AIM
Would you extract the whole listing below and retype it exactly?

(Spatial reasoning question data)

■ ■ ■ ■

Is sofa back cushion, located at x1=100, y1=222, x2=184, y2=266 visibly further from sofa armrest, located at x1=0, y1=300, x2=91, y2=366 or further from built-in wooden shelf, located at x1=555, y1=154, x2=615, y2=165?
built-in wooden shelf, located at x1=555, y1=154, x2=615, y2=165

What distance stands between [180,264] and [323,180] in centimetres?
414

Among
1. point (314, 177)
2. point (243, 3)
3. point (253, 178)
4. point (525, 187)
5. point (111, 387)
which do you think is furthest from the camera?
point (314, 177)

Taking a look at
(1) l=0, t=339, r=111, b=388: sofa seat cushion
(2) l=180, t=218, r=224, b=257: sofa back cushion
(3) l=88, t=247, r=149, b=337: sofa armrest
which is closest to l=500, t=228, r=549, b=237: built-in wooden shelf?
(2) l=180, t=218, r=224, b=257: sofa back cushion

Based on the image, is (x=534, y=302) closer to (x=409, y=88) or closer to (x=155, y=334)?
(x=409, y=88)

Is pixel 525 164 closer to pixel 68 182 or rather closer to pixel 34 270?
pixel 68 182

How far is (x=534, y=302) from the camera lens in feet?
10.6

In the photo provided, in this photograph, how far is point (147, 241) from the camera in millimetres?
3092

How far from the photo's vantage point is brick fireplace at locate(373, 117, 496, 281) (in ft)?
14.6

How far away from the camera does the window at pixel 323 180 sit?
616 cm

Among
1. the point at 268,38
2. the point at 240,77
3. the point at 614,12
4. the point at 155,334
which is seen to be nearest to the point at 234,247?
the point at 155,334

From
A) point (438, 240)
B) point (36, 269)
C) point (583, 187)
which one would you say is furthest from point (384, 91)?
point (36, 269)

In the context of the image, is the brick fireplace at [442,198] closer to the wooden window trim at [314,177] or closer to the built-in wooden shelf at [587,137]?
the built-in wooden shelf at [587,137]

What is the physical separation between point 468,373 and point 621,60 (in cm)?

■ ■ ■ ■

CORRECT RESPONSE
Is sofa back cushion, located at x1=100, y1=222, x2=184, y2=266 visibly further from sofa armrest, located at x1=0, y1=300, x2=91, y2=366 or further from built-in wooden shelf, located at x1=555, y1=154, x2=615, y2=165?
built-in wooden shelf, located at x1=555, y1=154, x2=615, y2=165

What distance stands between [180,264] and [323,180] in centimetres?
414

Among
1. point (314, 177)
2. point (243, 3)
3. point (253, 178)
4. point (525, 187)
5. point (111, 387)
which do you think is furthest from the camera?
point (314, 177)

Taking a look at
(1) l=0, t=339, r=111, b=388: sofa seat cushion
(2) l=180, t=218, r=224, b=257: sofa back cushion
(3) l=88, t=247, r=149, b=337: sofa armrest
which is closest to l=500, t=228, r=549, b=237: built-in wooden shelf?
(2) l=180, t=218, r=224, b=257: sofa back cushion

Based on the image, is (x=534, y=302) closer to (x=409, y=88) or closer to (x=155, y=334)?
(x=409, y=88)

Is pixel 525 164 closer to pixel 68 182 or rather closer to pixel 34 270?
pixel 68 182

How far is (x=534, y=302) from the camera lens in feet?
10.6

In the photo provided, in this photograph, how far is point (147, 241) from the camera in millimetres?
3092

How far from the photo's vantage point is brick fireplace at locate(373, 117, 496, 281) (in ft)?
14.6

How far away from the camera does the window at pixel 323 180 sit?
616 cm

Among
1. the point at 268,38
2. the point at 240,77
3. the point at 614,12
4. the point at 155,334
which is seen to be nearest to the point at 234,247?
the point at 155,334

From
A) point (438, 240)
B) point (36, 269)
C) point (583, 187)
which one would you say is furthest from point (384, 91)?
point (36, 269)

In the context of the image, is the brick fireplace at [442,198] closer to the wooden window trim at [314,177] or closer to the built-in wooden shelf at [587,137]?
the built-in wooden shelf at [587,137]

What is the physical separation between point 468,373 and point 621,60 (in cm)?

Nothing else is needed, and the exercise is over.